Belgian non-profit organization

The MRAX (acronym of Mouvement contre le Racisme, l'Antisémitisme et la Xénophobie, "Movement Against Racism, Antisemitism, and Xenophobia") is a Belgian organization. It succeeded the Movement for the Fight against Racism, Anti-Semitism and for Peace (MRAP, Mouvement de lutte contre le Racisme, l'Antisémitisme et pour la Paix) in 1966, becoming a non-profit organization on October 7, 1975.

==Crisis==
The changes of MRAX during the 2000s, the personality of its president, Radouane Bouhlal, and the orientation that the latter gave to the organization generated deep discomfort within the institution, from which departures, social movements and dismissals started and increased. Strong criticism also comes from outside, both from political circles and from associations. Radouane Bouhlal is accused of authoritarianism and opaque management.

==Missions==
"The association aims to fight racism, anti-Semitism and xenophobia. It calls for union and action all those who intend to oppose discrimination, hatred, prejudices based on an alleged race, nationality, language, culture, national or ethnic origin, color, confession or philosophical convictions. It wants to make triumph the friendship and the peace between the people and to promote the equality and the brotherhood between human beings. It aims to defend the memory of the victims of racist persecution, committed in particular under Nazism".

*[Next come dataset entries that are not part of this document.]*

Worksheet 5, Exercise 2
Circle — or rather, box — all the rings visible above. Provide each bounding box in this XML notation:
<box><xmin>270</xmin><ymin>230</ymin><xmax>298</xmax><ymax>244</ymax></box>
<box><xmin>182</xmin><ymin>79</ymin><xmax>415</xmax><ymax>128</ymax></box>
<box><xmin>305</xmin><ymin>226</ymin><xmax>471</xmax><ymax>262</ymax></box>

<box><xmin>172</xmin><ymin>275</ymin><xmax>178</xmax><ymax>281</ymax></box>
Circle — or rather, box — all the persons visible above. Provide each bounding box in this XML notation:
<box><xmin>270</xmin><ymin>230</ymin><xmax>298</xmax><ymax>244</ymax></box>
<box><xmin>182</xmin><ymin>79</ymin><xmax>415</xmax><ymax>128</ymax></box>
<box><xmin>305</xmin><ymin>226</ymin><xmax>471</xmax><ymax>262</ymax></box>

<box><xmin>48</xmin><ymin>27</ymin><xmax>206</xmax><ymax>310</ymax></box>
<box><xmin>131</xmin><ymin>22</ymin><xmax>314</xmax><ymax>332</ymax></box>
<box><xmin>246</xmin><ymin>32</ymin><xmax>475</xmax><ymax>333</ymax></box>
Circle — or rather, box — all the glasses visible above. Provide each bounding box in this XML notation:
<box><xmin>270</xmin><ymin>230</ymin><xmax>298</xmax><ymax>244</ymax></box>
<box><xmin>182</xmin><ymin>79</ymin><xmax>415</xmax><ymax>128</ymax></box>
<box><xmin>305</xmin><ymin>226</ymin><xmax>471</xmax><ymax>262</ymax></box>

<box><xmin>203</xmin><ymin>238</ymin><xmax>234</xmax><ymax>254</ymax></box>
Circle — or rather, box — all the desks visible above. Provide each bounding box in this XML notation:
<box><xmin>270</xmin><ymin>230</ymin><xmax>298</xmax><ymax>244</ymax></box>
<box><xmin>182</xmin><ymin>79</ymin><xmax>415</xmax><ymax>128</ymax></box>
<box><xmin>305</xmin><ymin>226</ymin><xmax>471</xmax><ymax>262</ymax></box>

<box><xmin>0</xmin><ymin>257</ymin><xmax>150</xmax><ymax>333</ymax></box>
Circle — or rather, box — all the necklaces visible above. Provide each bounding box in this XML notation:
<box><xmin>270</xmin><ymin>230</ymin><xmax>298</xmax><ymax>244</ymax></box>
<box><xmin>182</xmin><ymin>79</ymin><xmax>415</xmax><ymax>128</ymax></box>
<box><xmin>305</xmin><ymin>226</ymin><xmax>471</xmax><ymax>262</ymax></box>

The first president of MRAX, Yvonne Jospa, explained that the priorities of MRAX were to fight against all forms of exclusion, always analyzing the situation to understand the causes.

==Action Week Against Racism==
The MRAX organizes the SACR in collaboration with other associations, both French-speaking and Dutch-speaking. A week rich in activities, competitions, information and discoveries. Each edition revolves around a predefined theme.